As filmagens, as divulgações das gravações dos depoimentos passaram a integrar o processo penal, ou seja, a soma das peças processuais mais as notícias da mídia.

Petições, termos de perícias, despachos, sentenças, reportagens espetaculares e até entrevistas de juízes fazem parte deste novo processo penal.

Uma coisa é o processo penal em si mesmo, um meio legal para um fim, absolvição ou condenação. Outra coisa é o espetáculo, a notícia, a charge, as críticas, o escárnio público, o drama, as entrevistas e as opiniões – com opiniões e fundamentos provisórios.

Alguns podem argumentar: “É um homem público, tudo deve ser divulgado”. Certíssimo.

Mas se tudo compõe o processo, há uma contradição fundamental: a pessoa pode ser absolvida na esfera penal e condenada pela mídia e pela opinião pública, mídia que, aliás, é formada por cinco impérios da comunicação, um belo oligopólio jamais visto nos países civilizados.

A mídia em diversos países da União Europeia tem, no mínimo, três opiniões diferentes. Todos falam e reciprocamente se contrapõem. Ganha o telespectador que enxerga vários pontos de vista.
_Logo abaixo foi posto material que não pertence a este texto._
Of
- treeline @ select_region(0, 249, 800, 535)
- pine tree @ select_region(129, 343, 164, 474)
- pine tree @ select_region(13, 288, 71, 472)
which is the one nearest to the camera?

Determinado programa espanhol possui cinco jornalistas polêmicos. Depois de ouvir as diversas opiniões, conclui-se que cada uma guarda alguma verdade nas versões sobre os fatos.

Hoje, no Brasil, o juiz dá entrevistas, e compromete-se antes mesmo da sentença final do processo. Em poucas palavras, pré-julga a causa junto com a mídia. Não mantém o recato nem a discrição que são fundamentais para o mister de julgar.

A imprensa é avisada pelas autoridades, buscam-se os melhores ângulos e criam-se vilões e heróis nacionais.

Altas autoridades do Estado e alguns segmentos das elites estão na mira de várias operações. Bravo, bravíssimo! Tem-se a sensação de que, agora sim, a justiça funciona para todos, estamos numa democracia, a mídia delira, o processo penal se expande.

Outrora, o juiz falava apenas nos autos e os advogados não podiam opinar sobre autos que desconheciam. Os estatutos legais proíbem tais condutas. Quem liga para isto?

Todo Poder Judiciário está realmente julgando todos os corruptos – e das investigações não escapa ninguém? Ou há um cenário novelístico à caça de alguns personagens, politicamente escolhidos, para nos dar a sensação de que nenhum poderoso se livra da Justiça e da mídia, impiedosas e justiceiras?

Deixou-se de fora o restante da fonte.